In a preliminary meeting on the skyrocketing dollar, interim Finance Minister Dr Shamshad Akhtar asked for a clear action plan to deal with the smuggling of dollars that was said to be one of the reasons behind the surge in its price.

The central bank also purchased small amounts of dollars from the market this week, according to sources.

The decision to crack down on the dealers was made the day the rupee-dollar parity in inter-bank trading crossed Rs300, a threshold breached for the first time in Pakistan’s history on the back of high dollar demand because of imports, dollarisation of the economy, smuggling and financing of Afghanistan’s imports.

Officials of the State Bank of Pakistan (SBP), Ministry of Finance, Federal Investigation Agency (FIA) and Intelligence and Investigation (I&I) Customs as well as officers of intelligence agencies participated in the joint working group meeting, according to officials who were privy to the discussions.

The Ministry of Finance did not officially release any statement after the meeting.

It emerged that there was no clear roadmap on how to address the crisis in the currency exchange market, which would soon translate into another wave of inflation. Sources said that there was a blame game and some cosmetic measures were agreed as a solution to the problem.

The FIA and other law enforcement agencies have remained unable to stop the smuggling.

Participants of the meeting also discussed the role of foreign exchange dealers in the smuggling. Central bank officials were of the view that unauthorised currency exchange dealers were responsible for smuggling of the dollar and action should be taken against them.

It was decided that the FIA would take action against the unauthorised dealers. However, the FIA took similar steps in the past but they did not yield the desired results.

The central bank told the meeting that over 50 licensed dealers having more than 500 branches were operating across Pakistan.

The official foreign currency reserves fell to $7.93 billion as of last week, which had been built after taking over $5 billion in fresh loans in July.

Pakistan’s law enforcement agencies have failed to stop the smuggling of dollars to Afghanistan, which has been going on by using the crates of oranges and in connivance with the law enforcement agencies.

State institutions seem to have failed to guard borders and international airports that have turned into dens of smuggling. The central bank had also lowered the ceiling for the outbound flow of the greenback to $5,000 per person, which created problems for the people but did not help to curb the outflow.

Sources said that a major factor behind the high demand for dollars was the financing of smuggled goods from Iran, mainly diesel and edible oil, and payments for Afghan transit trade.

They pointed out that diesel smuggling from Iran deep into Pakistan was not possible without the involvement of agencies that were responsible to curb smuggling and ensure border security. The smuggled diesel price is paid in US dollars to Iran, according to Pakistan Customs’ officials.

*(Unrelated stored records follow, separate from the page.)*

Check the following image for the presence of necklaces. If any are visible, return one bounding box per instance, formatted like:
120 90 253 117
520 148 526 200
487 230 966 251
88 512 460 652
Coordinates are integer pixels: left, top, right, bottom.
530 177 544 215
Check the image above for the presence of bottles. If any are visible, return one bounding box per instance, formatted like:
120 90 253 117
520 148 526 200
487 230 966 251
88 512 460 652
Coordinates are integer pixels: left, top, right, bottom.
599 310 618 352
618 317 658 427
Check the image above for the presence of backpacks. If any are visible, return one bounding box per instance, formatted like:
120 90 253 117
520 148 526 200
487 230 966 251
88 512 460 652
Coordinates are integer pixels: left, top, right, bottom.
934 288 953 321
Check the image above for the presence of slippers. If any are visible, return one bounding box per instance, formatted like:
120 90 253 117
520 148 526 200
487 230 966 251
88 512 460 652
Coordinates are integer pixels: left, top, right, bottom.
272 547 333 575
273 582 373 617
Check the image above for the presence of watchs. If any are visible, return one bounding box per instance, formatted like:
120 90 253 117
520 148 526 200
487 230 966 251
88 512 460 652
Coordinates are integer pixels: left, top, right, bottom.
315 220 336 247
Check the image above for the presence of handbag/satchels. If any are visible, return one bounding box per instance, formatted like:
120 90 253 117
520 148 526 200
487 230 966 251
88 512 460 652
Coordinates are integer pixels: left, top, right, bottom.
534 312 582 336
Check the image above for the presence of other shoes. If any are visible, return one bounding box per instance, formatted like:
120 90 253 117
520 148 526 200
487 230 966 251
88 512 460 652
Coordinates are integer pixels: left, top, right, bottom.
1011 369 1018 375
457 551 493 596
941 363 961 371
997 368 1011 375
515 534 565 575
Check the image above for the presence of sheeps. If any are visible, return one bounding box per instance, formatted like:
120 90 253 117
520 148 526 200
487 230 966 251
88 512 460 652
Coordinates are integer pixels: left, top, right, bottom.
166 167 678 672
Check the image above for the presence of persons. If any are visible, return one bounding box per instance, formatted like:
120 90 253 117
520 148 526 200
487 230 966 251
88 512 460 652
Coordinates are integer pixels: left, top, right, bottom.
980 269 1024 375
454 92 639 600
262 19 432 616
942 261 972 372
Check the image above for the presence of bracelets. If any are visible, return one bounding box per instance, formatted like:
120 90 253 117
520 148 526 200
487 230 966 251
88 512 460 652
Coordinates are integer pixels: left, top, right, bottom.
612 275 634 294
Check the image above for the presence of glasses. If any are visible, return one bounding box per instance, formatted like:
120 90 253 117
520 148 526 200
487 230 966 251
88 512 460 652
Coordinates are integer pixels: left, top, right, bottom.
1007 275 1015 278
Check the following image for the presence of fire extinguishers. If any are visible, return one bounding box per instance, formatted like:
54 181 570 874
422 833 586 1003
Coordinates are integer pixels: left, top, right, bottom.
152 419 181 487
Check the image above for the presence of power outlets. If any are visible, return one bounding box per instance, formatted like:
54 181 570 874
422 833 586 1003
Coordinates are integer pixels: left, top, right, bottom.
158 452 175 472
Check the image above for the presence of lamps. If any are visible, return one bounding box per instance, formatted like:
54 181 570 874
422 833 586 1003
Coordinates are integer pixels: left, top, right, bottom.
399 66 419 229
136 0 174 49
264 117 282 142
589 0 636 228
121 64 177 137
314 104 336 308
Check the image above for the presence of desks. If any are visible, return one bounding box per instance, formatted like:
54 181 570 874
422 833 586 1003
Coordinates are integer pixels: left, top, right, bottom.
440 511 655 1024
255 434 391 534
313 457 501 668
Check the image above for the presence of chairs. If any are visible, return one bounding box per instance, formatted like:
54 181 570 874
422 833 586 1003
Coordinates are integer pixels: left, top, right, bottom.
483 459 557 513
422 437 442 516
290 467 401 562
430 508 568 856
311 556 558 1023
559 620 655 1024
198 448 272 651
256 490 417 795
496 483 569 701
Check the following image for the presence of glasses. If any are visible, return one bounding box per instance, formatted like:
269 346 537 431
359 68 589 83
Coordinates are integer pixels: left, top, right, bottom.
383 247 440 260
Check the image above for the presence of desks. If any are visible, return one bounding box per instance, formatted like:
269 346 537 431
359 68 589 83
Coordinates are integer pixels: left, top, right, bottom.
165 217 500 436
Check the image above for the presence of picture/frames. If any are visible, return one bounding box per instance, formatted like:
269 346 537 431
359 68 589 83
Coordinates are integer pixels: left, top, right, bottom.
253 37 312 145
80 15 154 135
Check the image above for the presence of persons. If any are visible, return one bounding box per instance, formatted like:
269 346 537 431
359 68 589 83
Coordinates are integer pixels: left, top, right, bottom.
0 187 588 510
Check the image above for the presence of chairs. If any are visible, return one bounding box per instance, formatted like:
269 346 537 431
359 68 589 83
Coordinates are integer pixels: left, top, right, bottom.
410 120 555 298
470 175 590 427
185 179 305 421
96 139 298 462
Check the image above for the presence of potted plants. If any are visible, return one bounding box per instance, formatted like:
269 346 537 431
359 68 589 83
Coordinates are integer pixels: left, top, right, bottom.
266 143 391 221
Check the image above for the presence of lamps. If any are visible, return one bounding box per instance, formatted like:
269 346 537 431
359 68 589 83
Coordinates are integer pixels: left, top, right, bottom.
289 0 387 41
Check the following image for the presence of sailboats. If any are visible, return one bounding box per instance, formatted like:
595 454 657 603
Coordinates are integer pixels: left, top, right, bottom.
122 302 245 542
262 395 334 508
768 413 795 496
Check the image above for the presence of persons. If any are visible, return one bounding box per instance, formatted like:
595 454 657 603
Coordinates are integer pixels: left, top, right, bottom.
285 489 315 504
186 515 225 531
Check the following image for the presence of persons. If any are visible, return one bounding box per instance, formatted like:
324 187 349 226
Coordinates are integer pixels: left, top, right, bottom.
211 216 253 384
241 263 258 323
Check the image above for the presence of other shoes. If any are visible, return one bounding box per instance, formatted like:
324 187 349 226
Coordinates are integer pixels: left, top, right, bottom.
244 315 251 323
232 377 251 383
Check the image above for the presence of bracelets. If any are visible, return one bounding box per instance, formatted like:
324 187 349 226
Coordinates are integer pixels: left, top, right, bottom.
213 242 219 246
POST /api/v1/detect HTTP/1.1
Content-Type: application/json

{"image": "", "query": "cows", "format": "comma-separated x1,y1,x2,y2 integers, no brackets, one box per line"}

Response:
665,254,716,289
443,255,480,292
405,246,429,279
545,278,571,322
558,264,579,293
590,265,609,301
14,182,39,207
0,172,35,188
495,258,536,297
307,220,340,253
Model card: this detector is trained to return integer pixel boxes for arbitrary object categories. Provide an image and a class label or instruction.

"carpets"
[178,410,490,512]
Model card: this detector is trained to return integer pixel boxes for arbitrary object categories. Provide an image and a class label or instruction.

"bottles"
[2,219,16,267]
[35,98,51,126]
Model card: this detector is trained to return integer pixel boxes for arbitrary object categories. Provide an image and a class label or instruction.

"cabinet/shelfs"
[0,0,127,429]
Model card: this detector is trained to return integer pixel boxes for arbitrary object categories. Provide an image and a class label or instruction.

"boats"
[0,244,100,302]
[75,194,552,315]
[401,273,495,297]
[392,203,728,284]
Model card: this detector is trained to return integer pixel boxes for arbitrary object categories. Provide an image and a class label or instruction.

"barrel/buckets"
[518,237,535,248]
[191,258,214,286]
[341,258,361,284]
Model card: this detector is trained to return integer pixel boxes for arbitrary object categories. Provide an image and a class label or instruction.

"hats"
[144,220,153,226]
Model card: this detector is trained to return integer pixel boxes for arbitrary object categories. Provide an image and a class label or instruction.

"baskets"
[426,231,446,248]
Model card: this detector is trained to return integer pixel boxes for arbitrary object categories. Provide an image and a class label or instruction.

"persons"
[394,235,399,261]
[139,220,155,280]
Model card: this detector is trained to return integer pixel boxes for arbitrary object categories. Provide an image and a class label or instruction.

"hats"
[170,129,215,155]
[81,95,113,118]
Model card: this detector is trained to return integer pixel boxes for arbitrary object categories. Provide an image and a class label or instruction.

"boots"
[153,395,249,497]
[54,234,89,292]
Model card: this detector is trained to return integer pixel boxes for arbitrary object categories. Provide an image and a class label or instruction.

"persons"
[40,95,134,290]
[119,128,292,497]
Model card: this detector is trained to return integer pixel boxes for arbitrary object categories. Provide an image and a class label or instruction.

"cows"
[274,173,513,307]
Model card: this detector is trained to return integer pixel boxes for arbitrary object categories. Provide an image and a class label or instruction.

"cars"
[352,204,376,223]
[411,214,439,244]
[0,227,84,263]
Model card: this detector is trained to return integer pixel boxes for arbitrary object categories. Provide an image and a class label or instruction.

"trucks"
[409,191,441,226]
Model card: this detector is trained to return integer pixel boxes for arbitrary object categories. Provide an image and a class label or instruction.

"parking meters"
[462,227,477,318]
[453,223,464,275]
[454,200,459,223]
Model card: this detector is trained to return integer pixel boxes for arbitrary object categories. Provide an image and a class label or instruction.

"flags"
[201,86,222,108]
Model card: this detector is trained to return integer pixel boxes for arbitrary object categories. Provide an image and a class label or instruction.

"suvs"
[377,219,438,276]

Similarly, Afghan transit trade was also financed by buying dollars from Pakistan’s market but its exact quantum was unknown, said the customs’ officials.

However, there has been least focus on addressing these two issues that are driving the dollar price higher.

The difference between inter-bank and open market dollar rates was 5.7% on Thursday, which was much higher than the ceiling of 1.25% agreed between Pakistan and the International Monetary Fund.

Owing to the widening gap between inter-bank and open markets, foreign remittance inflows may also be affected.

SBP Deputy Governor Dr Inayat Hussain said on Wednesday that the dollar value was increasing due to buying by ordinary people and the high demand for imports.

During the meeting, the unnoticed smuggling of precious gems, jewellery and gold also came up for discussion. It was apprised that there was no surveillance of people involved in smuggling of precious stones from Pakistan. The meeting decided to formulate a policy to curb the smuggling of gems.